This type of income usually doesn't require estimated tax payments, since the tax is taken out by the employer and sent to the government on your behalf. The withheld tax is usually more than the tax owed, which is why most people end up getting a refund at tax time.

However, you may have to pay estimated tax on this income if your withholding is not set high enough. Make sure to correctly fill out your Form W-4 for your employer to ensure that your withholding is set at the right amount.

2.2 Income not subject to withholding

Some income is not subject to withholding. Estimated tax must be paid on income that is NOT subject to withholding (or if your withholding is not high enough).

There are some types of income from which taxes are not withheld:

  • 1099 income
  • Alimony
  • Contractor payments
  • Dividends
  • Earnings from your business
  • Gains from sales of stocks or other assets
  • Interest income
  • Prizes & awards
  • Rental income
  • Self-employment income

Taxes may or may not be withheld from:

  • Bonuses
  • Commissions
  • Gambling winnings
  • Pensions

3 When to pay estimated tax

If you have income from sources listed above, or if you don't pay enough through withholding, you may have to pay estimated tax. In general, you're required to make estimated tax payments if you expect to owe tax of $1,000 or more when you file your return, or if you owed tax with your tax return for the last year.

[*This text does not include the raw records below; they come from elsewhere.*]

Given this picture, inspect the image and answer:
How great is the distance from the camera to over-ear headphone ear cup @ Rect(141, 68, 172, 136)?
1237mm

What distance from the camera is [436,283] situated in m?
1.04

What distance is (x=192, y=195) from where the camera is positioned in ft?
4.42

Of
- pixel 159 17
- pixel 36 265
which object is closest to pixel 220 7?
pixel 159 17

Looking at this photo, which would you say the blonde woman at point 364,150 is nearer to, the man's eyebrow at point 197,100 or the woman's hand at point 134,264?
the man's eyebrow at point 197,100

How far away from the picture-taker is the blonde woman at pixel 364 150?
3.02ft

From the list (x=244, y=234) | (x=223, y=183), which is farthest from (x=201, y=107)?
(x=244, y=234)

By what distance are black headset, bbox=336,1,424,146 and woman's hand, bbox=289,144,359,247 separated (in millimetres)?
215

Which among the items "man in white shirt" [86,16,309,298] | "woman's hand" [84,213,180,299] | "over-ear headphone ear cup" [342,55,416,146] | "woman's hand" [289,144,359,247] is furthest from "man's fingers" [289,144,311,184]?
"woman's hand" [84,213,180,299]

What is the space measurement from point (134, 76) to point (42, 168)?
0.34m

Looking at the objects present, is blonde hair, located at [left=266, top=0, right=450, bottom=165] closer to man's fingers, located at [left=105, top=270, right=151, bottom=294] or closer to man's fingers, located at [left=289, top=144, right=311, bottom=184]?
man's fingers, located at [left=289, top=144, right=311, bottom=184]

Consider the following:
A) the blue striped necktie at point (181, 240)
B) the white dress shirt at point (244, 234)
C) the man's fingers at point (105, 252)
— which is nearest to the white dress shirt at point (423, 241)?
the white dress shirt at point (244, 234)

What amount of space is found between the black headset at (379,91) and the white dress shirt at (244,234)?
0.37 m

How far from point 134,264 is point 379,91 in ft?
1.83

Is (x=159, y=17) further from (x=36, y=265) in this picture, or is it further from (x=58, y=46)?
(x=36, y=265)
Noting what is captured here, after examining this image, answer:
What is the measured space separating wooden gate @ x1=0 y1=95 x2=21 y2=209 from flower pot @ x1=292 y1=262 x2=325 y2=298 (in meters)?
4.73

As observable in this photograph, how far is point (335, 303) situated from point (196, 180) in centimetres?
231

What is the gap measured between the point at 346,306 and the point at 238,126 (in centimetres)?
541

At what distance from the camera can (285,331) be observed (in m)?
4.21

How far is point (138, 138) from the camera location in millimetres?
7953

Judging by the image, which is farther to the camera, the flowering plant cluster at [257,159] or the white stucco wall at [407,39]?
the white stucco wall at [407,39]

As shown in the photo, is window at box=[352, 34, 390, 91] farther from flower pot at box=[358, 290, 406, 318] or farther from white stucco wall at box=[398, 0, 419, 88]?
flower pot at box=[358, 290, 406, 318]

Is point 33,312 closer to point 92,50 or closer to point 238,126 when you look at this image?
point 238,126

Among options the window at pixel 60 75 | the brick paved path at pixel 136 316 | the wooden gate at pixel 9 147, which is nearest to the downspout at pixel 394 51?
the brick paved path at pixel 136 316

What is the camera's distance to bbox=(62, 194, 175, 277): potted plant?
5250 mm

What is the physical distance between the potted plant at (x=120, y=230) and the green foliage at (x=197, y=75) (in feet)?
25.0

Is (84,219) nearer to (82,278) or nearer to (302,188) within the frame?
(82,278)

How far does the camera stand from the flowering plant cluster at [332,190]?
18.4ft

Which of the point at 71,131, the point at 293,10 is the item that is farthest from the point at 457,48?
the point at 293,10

If you don't pay enough tax through withholding or estimated tax payments, and you owe more than $1,000 you will be charged interest and penalties.

3.1 Quarterly schedule for estimated tax payments

Estimated taxes are due in four quarterly installments throughout the year. If the due date for an estimated tax payment falls on Saturday, Sunday, or legal holiday, the payment will be on time if you pay the next business day.

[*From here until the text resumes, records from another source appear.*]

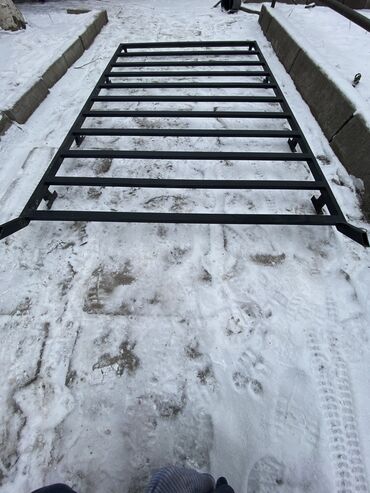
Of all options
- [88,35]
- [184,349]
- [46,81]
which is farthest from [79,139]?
[88,35]

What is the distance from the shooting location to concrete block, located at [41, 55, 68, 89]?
2904 mm

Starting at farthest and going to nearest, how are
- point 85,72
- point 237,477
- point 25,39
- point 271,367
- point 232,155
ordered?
point 25,39, point 85,72, point 232,155, point 271,367, point 237,477

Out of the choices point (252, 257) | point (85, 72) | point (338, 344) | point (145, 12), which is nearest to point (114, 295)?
point (252, 257)

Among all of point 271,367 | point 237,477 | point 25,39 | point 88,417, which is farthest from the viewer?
point 25,39

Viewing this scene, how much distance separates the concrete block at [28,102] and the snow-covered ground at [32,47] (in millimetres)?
45

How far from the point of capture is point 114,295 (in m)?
1.56

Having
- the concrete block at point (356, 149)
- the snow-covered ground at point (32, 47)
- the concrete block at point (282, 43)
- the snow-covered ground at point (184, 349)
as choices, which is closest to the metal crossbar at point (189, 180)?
the snow-covered ground at point (184, 349)

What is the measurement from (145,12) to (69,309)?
5.34 metres

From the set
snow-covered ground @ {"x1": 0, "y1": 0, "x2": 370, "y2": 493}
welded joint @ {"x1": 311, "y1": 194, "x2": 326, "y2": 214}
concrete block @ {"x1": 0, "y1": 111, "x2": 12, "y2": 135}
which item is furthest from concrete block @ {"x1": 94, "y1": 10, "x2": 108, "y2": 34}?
welded joint @ {"x1": 311, "y1": 194, "x2": 326, "y2": 214}

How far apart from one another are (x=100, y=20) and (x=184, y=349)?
4.84m

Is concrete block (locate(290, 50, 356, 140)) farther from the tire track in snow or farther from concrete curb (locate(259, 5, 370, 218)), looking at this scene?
the tire track in snow

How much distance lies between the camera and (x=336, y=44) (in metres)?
3.28

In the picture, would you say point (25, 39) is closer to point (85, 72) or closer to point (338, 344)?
point (85, 72)

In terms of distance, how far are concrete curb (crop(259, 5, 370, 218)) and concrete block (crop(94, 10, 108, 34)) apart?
262cm
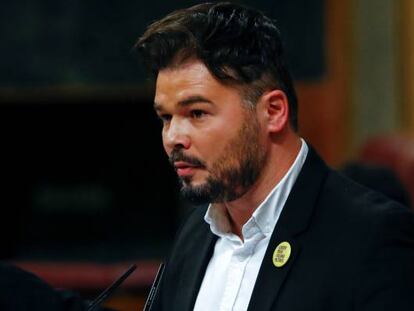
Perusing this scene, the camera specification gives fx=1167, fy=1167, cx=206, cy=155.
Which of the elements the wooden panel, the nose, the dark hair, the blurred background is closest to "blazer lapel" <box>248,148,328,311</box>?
the dark hair

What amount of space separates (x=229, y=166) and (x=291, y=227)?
5.6 inches

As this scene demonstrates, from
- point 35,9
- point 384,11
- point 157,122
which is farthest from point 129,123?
point 384,11

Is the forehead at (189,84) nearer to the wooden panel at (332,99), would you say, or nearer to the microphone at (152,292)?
the microphone at (152,292)

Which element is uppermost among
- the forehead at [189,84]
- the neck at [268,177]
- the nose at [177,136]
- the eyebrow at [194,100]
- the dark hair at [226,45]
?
the dark hair at [226,45]

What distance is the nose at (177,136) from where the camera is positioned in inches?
74.2

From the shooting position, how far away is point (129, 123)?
6395 mm

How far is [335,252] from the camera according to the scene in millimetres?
1817

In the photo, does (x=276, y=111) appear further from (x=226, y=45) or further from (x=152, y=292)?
(x=152, y=292)

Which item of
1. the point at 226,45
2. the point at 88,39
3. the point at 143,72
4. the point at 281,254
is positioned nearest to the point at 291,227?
the point at 281,254

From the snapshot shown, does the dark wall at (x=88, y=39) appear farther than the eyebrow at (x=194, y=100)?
Yes

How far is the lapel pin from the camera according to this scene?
1.87 meters

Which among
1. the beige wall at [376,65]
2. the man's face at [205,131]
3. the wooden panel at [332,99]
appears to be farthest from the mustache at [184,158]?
the beige wall at [376,65]

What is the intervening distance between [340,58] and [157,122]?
1.27 meters

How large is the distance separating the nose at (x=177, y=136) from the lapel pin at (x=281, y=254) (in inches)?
8.7
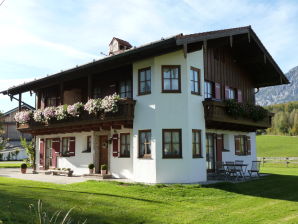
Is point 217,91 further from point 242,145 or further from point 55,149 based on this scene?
point 55,149

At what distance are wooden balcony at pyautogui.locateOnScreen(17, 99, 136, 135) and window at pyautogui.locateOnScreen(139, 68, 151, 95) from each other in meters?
0.72

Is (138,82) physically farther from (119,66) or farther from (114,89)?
(114,89)

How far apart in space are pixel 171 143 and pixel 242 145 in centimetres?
737

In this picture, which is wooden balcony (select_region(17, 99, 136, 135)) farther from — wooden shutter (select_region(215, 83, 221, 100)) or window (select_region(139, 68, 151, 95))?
wooden shutter (select_region(215, 83, 221, 100))

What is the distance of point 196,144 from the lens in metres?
15.7

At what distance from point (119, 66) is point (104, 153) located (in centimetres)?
523

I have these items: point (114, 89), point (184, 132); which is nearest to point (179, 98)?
point (184, 132)

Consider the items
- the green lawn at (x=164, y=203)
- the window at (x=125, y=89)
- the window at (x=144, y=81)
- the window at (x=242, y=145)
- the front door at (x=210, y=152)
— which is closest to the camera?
the green lawn at (x=164, y=203)

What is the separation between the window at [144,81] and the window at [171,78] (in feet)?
2.38

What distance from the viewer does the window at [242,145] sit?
2020cm

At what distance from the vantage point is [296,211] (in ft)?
33.0

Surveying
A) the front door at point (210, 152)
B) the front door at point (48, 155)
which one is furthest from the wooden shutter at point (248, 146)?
the front door at point (48, 155)

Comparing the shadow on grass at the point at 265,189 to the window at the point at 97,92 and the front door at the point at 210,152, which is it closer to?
the front door at the point at 210,152

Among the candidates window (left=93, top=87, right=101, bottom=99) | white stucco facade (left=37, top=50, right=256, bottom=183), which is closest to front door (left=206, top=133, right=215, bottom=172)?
white stucco facade (left=37, top=50, right=256, bottom=183)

If a payment is mailed, the date of the U.S. postmark is considered as the date of payment.  

3.2 Estimated tax payment due dates for calendar year taxpayers

  • April 15
  • June 15
  • September 15
  • January 15 (the following year)

Note that you can delay making the January 15 payment if you file the previous year's tax return by February 2 and pay the entire balance (including last quarter's estimated taxes) with your return.

4 Penalties for underpayment of estimated tax

If you don't pay enough through withholding or estimated tax payments throughout the year, you may be charged a penalty by the IRS. To avoid a penalty, you must either owe less than $1,000 in taxes for the year or have paid at least 90% of your actual tax liability in advance.

The penalty takes the form of interest. Interest is charged on the underpayment (the difference between what should have been paid for each quarter and what was actually paid). The interest is charged for as long as the underpayment remains outstanding.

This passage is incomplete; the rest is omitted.